> [What needs to be done]:
Return, word for word, the portion of the essay on strength below, starting at "In many ways, Abby" and ending at "of her feelings.".

───── Text provided

I’ve been thinking a lot lately about strength, what it means, and why we put such an emphasis on being strong. Strong basically means having the power to meet physically demanding tasks and the ability to withstand immense pressure, to not bend under the physical or emotional weight that we are attempting to carry. Strength is the capacity or degree of the tasks or emotional pressure that we are facing. As a society, we place our emphasis on that strength instead of any perceived weakness, and we do it in every aspect of our lives.
Ad campaigns use models who are not only aesthetically pleasing to look at, but who display toned muscles, and this applies to both male and female models. Having toned muscles implies that a person is able to carry more weight and physically strong. That’s a visible strength. But what about those strengths we don’t see? What makes someone emotionally strong?
Is an emotionally strong person someone who keeps a stiff upper lip in the face of great pain or pressure, or is it the one who breaks down and says, “I need help”? Is there a middle ground? Why is it okay for women to be seen as the “weaker gender”? What are we teaching our kids when we tell them to stop crying or to “suck it up”?
I see a lot of posts on my Facebook from other widows and widowers saying that they are trying to be strong for their kids, and I think back to that awful day and the days and weeks that followed. Was I strong for Abby? Hell no! I was a blubbering mess, and I couldn’t help it. As a matter of fact, I didn’t even think about it. I cried all the time, every day. It was as if all of my military and police training went out the window and I felt everything. I couldn’t just “suck it up” and roll on. I remember feeling guilty the first day I didn’t cry. I wonder… should I have tried to be strong for her? And what would I have taught her if I had kept a stiff upper lip and not let her see the pain I was in?
In many ways, Abby is an enigma – she is wise beyond her years and smart as a whip, and at the same time she is still very much a child in many ways. I look back to that day and I remember the look on her face – it was fear. I looked through my own tears at a child who was afraid, but not at a child who had just lost her second biological parent. I never saw her cry. A few days after Grubby died, some of the deputies came by the house while I was out at an AA meeting and Steve was here with Abby. When they asked Abby how she was doing, she said, “Better than Jeanne!” She should not have had to be strong for me. She should have been able to cry, and it worries me that she still hasn’t cried. She has come close, but she hasn’t allowed herself to feel it fully. Maybe she is scared of her feelings.
She’s told me that in her life before moving up here to live with us, no one ever asked her how she felt about anything – they didn’t really even talk to her, just handed her a device and ignored her. She once told me that she didn’t feel like she had a lack of love because she “didn’t know what love was.” She went on to tell me that she learned something about what love was from a cousin, but mostly when she moved up here with us. When her mother died, she even told Grubby that she needed to stay there and take care of her grandmother. She was 12!
I didn’t have the easiest time growing up. Like many mothers and daughters, Mom and I were at odds through most of my adolescence, and even before that, Dad was the one I sought comfort from when I skinned my knee falling off a bicycle. That said, at no time when I was growing up did I ever not know what love was. I just learned at a young age that people have different styles of love.

──────────
───── Records shown

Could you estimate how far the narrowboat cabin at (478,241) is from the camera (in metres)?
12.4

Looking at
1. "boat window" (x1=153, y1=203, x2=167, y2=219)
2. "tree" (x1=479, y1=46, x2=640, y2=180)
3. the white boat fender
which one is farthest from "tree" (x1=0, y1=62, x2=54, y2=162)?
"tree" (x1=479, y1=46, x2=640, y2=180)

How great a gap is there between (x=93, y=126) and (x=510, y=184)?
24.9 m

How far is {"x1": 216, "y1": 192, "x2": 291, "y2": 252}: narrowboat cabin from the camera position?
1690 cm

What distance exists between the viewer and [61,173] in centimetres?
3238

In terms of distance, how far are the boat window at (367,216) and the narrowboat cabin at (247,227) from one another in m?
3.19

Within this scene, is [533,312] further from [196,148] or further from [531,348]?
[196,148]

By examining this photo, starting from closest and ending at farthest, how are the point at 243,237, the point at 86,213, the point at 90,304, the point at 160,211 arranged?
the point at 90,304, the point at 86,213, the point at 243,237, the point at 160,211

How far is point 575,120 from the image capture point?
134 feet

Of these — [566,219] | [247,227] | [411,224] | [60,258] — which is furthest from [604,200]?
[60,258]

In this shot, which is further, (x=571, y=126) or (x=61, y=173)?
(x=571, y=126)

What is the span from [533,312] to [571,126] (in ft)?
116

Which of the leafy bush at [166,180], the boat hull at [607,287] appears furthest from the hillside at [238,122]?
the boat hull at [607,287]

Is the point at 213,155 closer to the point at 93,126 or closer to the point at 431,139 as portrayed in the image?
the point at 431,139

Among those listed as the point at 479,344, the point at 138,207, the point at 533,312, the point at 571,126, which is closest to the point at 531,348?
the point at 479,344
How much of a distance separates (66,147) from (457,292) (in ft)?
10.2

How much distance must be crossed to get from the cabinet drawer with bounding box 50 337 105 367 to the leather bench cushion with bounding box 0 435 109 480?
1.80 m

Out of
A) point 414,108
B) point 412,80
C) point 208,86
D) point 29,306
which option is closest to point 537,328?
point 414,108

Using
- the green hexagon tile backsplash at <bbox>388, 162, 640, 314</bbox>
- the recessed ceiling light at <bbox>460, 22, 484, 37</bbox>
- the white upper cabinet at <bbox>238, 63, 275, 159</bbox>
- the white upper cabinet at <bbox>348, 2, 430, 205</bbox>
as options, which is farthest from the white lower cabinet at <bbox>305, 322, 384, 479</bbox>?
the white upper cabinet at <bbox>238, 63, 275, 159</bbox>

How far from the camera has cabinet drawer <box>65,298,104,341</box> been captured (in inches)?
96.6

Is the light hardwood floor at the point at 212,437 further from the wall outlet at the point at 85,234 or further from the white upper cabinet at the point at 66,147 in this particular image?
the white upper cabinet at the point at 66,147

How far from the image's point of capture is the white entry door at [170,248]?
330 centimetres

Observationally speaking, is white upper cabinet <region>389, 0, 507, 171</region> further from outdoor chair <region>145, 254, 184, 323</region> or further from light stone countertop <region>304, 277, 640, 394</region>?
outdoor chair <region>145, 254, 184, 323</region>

──────────

> [Response]:
In many ways, Abby is an enigma – she is wise beyond her years and smart as a whip, and at the same time she is still very much a child in many ways. I look back to that day and I remember the look on her face – it was fear. I looked through my own tears at a child who was afraid, but not at a child who had just lost her second biological parent. I never saw her cry. A few days after Grubby died, some of the deputies came by the house while I was out at an AA meeting and Steve was here with Abby. When they asked Abby how she was doing, she said, “Better than Jeanne!” She should not have had to be strong for me. She should have been able to cry, and it worries me that she still hasn’t cried. She has come close, but she hasn’t allowed herself to feel it fully. Maybe she is scared of her feelings.